start Source document
I've been getting really into my Chinese cooking during lock down. Some Cantonese dishes require many different types of cooking, making them very complicated. It isn't unusual to boil, deep fry, then steam something. This obviously leads to many layers of flavour but isn't something you want to do every day. Lock down changed this, so I found myself making more elaborate food. I spent 48 hours making one dish on more than one occasion. These are special treats though, and not what home cooking normally looks like.
Cantonese food is rarely like the sugar and food colouring filled dishes from a Chinese takeaway. I find there is definitely a place for things like that. After all I'm partial to sweet & sour pork balls! But the food doesn't resemble what we eat at home. There's no "choose your meat, choose your sauce" option, and dishes tend to be braised, steamed or stir fried.
My recipe for satay beef ho fun falls somewhere in the middle of indulgent and virtuous. There's no deep frying, but jarred satay sauce isn't a health food! Feel free to make your own to lower the fat content but given this was my first time, I was making it easy. And easy it definitely is, given it comes together in around 20 minutes.
So without further ado, you'll need:
Jarred satay sauce
Dried wide rice noodles (or fresh ho fun if you're lucky enough). Cook according to packet instructions, rinse with cold water then drain
Beef suitable for stir frying like sirloin, rump, flank
Ginger, 3 slices
Start out by slicing your beef and marinating it in light soy, dark soy, rice wine and sesame oil. Set it to one side while you prepare everything else.
end Source document
start Material provided
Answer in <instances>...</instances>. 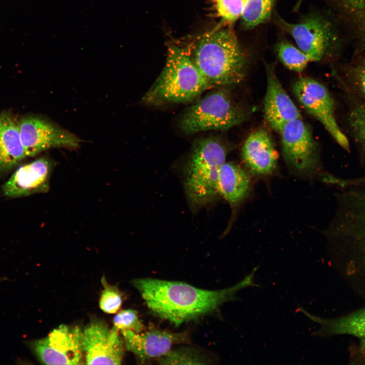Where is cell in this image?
<instances>
[{"label": "cell", "instance_id": "1", "mask_svg": "<svg viewBox=\"0 0 365 365\" xmlns=\"http://www.w3.org/2000/svg\"><path fill=\"white\" fill-rule=\"evenodd\" d=\"M254 268L233 286L217 290L197 288L187 283L152 278L134 279V286L140 293L148 308L161 318L178 326L236 300V293L249 286L260 287L254 282Z\"/></svg>", "mask_w": 365, "mask_h": 365}, {"label": "cell", "instance_id": "2", "mask_svg": "<svg viewBox=\"0 0 365 365\" xmlns=\"http://www.w3.org/2000/svg\"><path fill=\"white\" fill-rule=\"evenodd\" d=\"M191 58L212 87L239 83L249 62L248 52L229 28L204 34L195 45Z\"/></svg>", "mask_w": 365, "mask_h": 365}, {"label": "cell", "instance_id": "3", "mask_svg": "<svg viewBox=\"0 0 365 365\" xmlns=\"http://www.w3.org/2000/svg\"><path fill=\"white\" fill-rule=\"evenodd\" d=\"M212 86L201 75L184 49L171 45L165 66L142 98L145 104L162 105L194 100Z\"/></svg>", "mask_w": 365, "mask_h": 365}, {"label": "cell", "instance_id": "4", "mask_svg": "<svg viewBox=\"0 0 365 365\" xmlns=\"http://www.w3.org/2000/svg\"><path fill=\"white\" fill-rule=\"evenodd\" d=\"M226 156L224 147L213 138L203 139L194 147L186 166L184 182L192 208L204 207L218 197L217 175Z\"/></svg>", "mask_w": 365, "mask_h": 365}, {"label": "cell", "instance_id": "5", "mask_svg": "<svg viewBox=\"0 0 365 365\" xmlns=\"http://www.w3.org/2000/svg\"><path fill=\"white\" fill-rule=\"evenodd\" d=\"M245 112L224 90L214 91L191 106L180 122L187 134L211 130H227L243 122Z\"/></svg>", "mask_w": 365, "mask_h": 365}, {"label": "cell", "instance_id": "6", "mask_svg": "<svg viewBox=\"0 0 365 365\" xmlns=\"http://www.w3.org/2000/svg\"><path fill=\"white\" fill-rule=\"evenodd\" d=\"M275 20L312 61L320 60L341 45L340 36L335 25L320 13H309L295 23L286 21L279 15L275 17Z\"/></svg>", "mask_w": 365, "mask_h": 365}, {"label": "cell", "instance_id": "7", "mask_svg": "<svg viewBox=\"0 0 365 365\" xmlns=\"http://www.w3.org/2000/svg\"><path fill=\"white\" fill-rule=\"evenodd\" d=\"M278 132L284 159L291 169L301 176H314L318 167L317 148L302 118L286 122Z\"/></svg>", "mask_w": 365, "mask_h": 365}, {"label": "cell", "instance_id": "8", "mask_svg": "<svg viewBox=\"0 0 365 365\" xmlns=\"http://www.w3.org/2000/svg\"><path fill=\"white\" fill-rule=\"evenodd\" d=\"M293 91L306 110L321 122L342 148L349 151V141L337 122L334 101L327 89L313 79L303 77L294 83Z\"/></svg>", "mask_w": 365, "mask_h": 365}, {"label": "cell", "instance_id": "9", "mask_svg": "<svg viewBox=\"0 0 365 365\" xmlns=\"http://www.w3.org/2000/svg\"><path fill=\"white\" fill-rule=\"evenodd\" d=\"M83 331L77 326L60 325L43 338L29 343L38 359L46 364L82 363Z\"/></svg>", "mask_w": 365, "mask_h": 365}, {"label": "cell", "instance_id": "10", "mask_svg": "<svg viewBox=\"0 0 365 365\" xmlns=\"http://www.w3.org/2000/svg\"><path fill=\"white\" fill-rule=\"evenodd\" d=\"M19 129L27 157L34 156L54 148L76 149L81 142L74 134L51 122L36 117L29 116L20 119Z\"/></svg>", "mask_w": 365, "mask_h": 365}, {"label": "cell", "instance_id": "11", "mask_svg": "<svg viewBox=\"0 0 365 365\" xmlns=\"http://www.w3.org/2000/svg\"><path fill=\"white\" fill-rule=\"evenodd\" d=\"M115 326L110 328L101 320H92L83 331L82 348L86 363L121 364L124 342Z\"/></svg>", "mask_w": 365, "mask_h": 365}, {"label": "cell", "instance_id": "12", "mask_svg": "<svg viewBox=\"0 0 365 365\" xmlns=\"http://www.w3.org/2000/svg\"><path fill=\"white\" fill-rule=\"evenodd\" d=\"M52 168L45 157L20 166L2 186L4 195L16 198L47 192Z\"/></svg>", "mask_w": 365, "mask_h": 365}, {"label": "cell", "instance_id": "13", "mask_svg": "<svg viewBox=\"0 0 365 365\" xmlns=\"http://www.w3.org/2000/svg\"><path fill=\"white\" fill-rule=\"evenodd\" d=\"M121 332L127 349L142 361L160 358L169 352L174 344L186 342L188 339L187 332L173 333L158 330L143 333L129 330Z\"/></svg>", "mask_w": 365, "mask_h": 365}, {"label": "cell", "instance_id": "14", "mask_svg": "<svg viewBox=\"0 0 365 365\" xmlns=\"http://www.w3.org/2000/svg\"><path fill=\"white\" fill-rule=\"evenodd\" d=\"M267 84L264 101L265 117L278 132L286 122L302 118L298 108L287 94L271 66H267Z\"/></svg>", "mask_w": 365, "mask_h": 365}, {"label": "cell", "instance_id": "15", "mask_svg": "<svg viewBox=\"0 0 365 365\" xmlns=\"http://www.w3.org/2000/svg\"><path fill=\"white\" fill-rule=\"evenodd\" d=\"M242 156L245 165L254 175H267L276 168L277 154L271 136L265 130H256L248 136Z\"/></svg>", "mask_w": 365, "mask_h": 365}, {"label": "cell", "instance_id": "16", "mask_svg": "<svg viewBox=\"0 0 365 365\" xmlns=\"http://www.w3.org/2000/svg\"><path fill=\"white\" fill-rule=\"evenodd\" d=\"M251 187L249 174L241 167L225 162L220 168L217 191L233 210L237 208L248 195Z\"/></svg>", "mask_w": 365, "mask_h": 365}, {"label": "cell", "instance_id": "17", "mask_svg": "<svg viewBox=\"0 0 365 365\" xmlns=\"http://www.w3.org/2000/svg\"><path fill=\"white\" fill-rule=\"evenodd\" d=\"M297 311L320 325L319 330L311 333L312 336L325 337L345 335L365 339V308L343 316L328 319L311 314L300 305Z\"/></svg>", "mask_w": 365, "mask_h": 365}, {"label": "cell", "instance_id": "18", "mask_svg": "<svg viewBox=\"0 0 365 365\" xmlns=\"http://www.w3.org/2000/svg\"><path fill=\"white\" fill-rule=\"evenodd\" d=\"M19 121L12 114H0V172L9 170L26 158Z\"/></svg>", "mask_w": 365, "mask_h": 365}, {"label": "cell", "instance_id": "19", "mask_svg": "<svg viewBox=\"0 0 365 365\" xmlns=\"http://www.w3.org/2000/svg\"><path fill=\"white\" fill-rule=\"evenodd\" d=\"M277 0H248L241 16L244 28L251 29L268 22L272 16Z\"/></svg>", "mask_w": 365, "mask_h": 365}, {"label": "cell", "instance_id": "20", "mask_svg": "<svg viewBox=\"0 0 365 365\" xmlns=\"http://www.w3.org/2000/svg\"><path fill=\"white\" fill-rule=\"evenodd\" d=\"M275 50L281 62L293 71L301 72L312 61L311 58L298 47L284 39L277 42Z\"/></svg>", "mask_w": 365, "mask_h": 365}, {"label": "cell", "instance_id": "21", "mask_svg": "<svg viewBox=\"0 0 365 365\" xmlns=\"http://www.w3.org/2000/svg\"><path fill=\"white\" fill-rule=\"evenodd\" d=\"M161 364H205L206 361L203 356L195 349L182 348L170 350L159 358Z\"/></svg>", "mask_w": 365, "mask_h": 365}, {"label": "cell", "instance_id": "22", "mask_svg": "<svg viewBox=\"0 0 365 365\" xmlns=\"http://www.w3.org/2000/svg\"><path fill=\"white\" fill-rule=\"evenodd\" d=\"M346 20L350 24L355 36L365 50V9H354L340 4Z\"/></svg>", "mask_w": 365, "mask_h": 365}, {"label": "cell", "instance_id": "23", "mask_svg": "<svg viewBox=\"0 0 365 365\" xmlns=\"http://www.w3.org/2000/svg\"><path fill=\"white\" fill-rule=\"evenodd\" d=\"M101 282L104 289L99 300V307L105 313H115L121 306L122 293L116 286L108 284L104 277L101 279Z\"/></svg>", "mask_w": 365, "mask_h": 365}, {"label": "cell", "instance_id": "24", "mask_svg": "<svg viewBox=\"0 0 365 365\" xmlns=\"http://www.w3.org/2000/svg\"><path fill=\"white\" fill-rule=\"evenodd\" d=\"M248 0H215L218 16L226 22L232 23L241 17Z\"/></svg>", "mask_w": 365, "mask_h": 365}, {"label": "cell", "instance_id": "25", "mask_svg": "<svg viewBox=\"0 0 365 365\" xmlns=\"http://www.w3.org/2000/svg\"><path fill=\"white\" fill-rule=\"evenodd\" d=\"M114 324L119 331L129 330L136 333H140L144 330V326L139 319L138 313L132 309L119 312L114 317Z\"/></svg>", "mask_w": 365, "mask_h": 365}, {"label": "cell", "instance_id": "26", "mask_svg": "<svg viewBox=\"0 0 365 365\" xmlns=\"http://www.w3.org/2000/svg\"><path fill=\"white\" fill-rule=\"evenodd\" d=\"M348 122L352 134L365 150V105H357L350 113Z\"/></svg>", "mask_w": 365, "mask_h": 365}, {"label": "cell", "instance_id": "27", "mask_svg": "<svg viewBox=\"0 0 365 365\" xmlns=\"http://www.w3.org/2000/svg\"><path fill=\"white\" fill-rule=\"evenodd\" d=\"M357 85L365 97V70L359 63L353 68Z\"/></svg>", "mask_w": 365, "mask_h": 365}, {"label": "cell", "instance_id": "28", "mask_svg": "<svg viewBox=\"0 0 365 365\" xmlns=\"http://www.w3.org/2000/svg\"><path fill=\"white\" fill-rule=\"evenodd\" d=\"M340 3L356 9H365V0H340Z\"/></svg>", "mask_w": 365, "mask_h": 365}, {"label": "cell", "instance_id": "29", "mask_svg": "<svg viewBox=\"0 0 365 365\" xmlns=\"http://www.w3.org/2000/svg\"><path fill=\"white\" fill-rule=\"evenodd\" d=\"M358 351L361 356L365 359V339L360 340Z\"/></svg>", "mask_w": 365, "mask_h": 365}, {"label": "cell", "instance_id": "30", "mask_svg": "<svg viewBox=\"0 0 365 365\" xmlns=\"http://www.w3.org/2000/svg\"><path fill=\"white\" fill-rule=\"evenodd\" d=\"M303 0H298L296 4H295V7H294V10L295 12H297L300 9L301 5L302 4V3Z\"/></svg>", "mask_w": 365, "mask_h": 365}, {"label": "cell", "instance_id": "31", "mask_svg": "<svg viewBox=\"0 0 365 365\" xmlns=\"http://www.w3.org/2000/svg\"><path fill=\"white\" fill-rule=\"evenodd\" d=\"M356 182L358 184H364L365 176H362L360 177H357L356 178Z\"/></svg>", "mask_w": 365, "mask_h": 365}, {"label": "cell", "instance_id": "32", "mask_svg": "<svg viewBox=\"0 0 365 365\" xmlns=\"http://www.w3.org/2000/svg\"><path fill=\"white\" fill-rule=\"evenodd\" d=\"M1 279L0 278V280H1Z\"/></svg>", "mask_w": 365, "mask_h": 365}]
</instances>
end Material provided
Goals
A: Answer these questions using the satay beef ho fun text:
(i) How long did the writer spend making one dish on more than one occasion?
(ii) Which three ways of cooking do Cantonese dishes tend to use, according to the text?
(iii) About how long does the satay beef ho fun take to come together?
B: From the satay beef ho fun text, repeat word for word the passage from "Cantonese food is" up to and including "around 20 minutes.".

Solutions per task
A:
(i) 48 hours
(ii) Braising, steaming and stir frying
(iii) Around 20 minutes

B:
Cantonese food is rarely like the sugar and food colouring filled dishes from a Chinese takeaway. I find there is definitely a place for things like that. After all I'm partial to sweet & sour pork balls! But the food doesn't resemble what we eat at home. There's no "choose your meat, choose your sauce" option, and dishes tend to be braised, steamed or stir fried.
My recipe for satay beef ho fun falls somewhere in the middle of indulgent and virtuous. There's no deep frying, but jarred satay sauce isn't a health food! Feel free to make your own to lower the fat content but given this was my first time, I was making it easy. And easy it definitely is, given it comes together in around 20 minutes.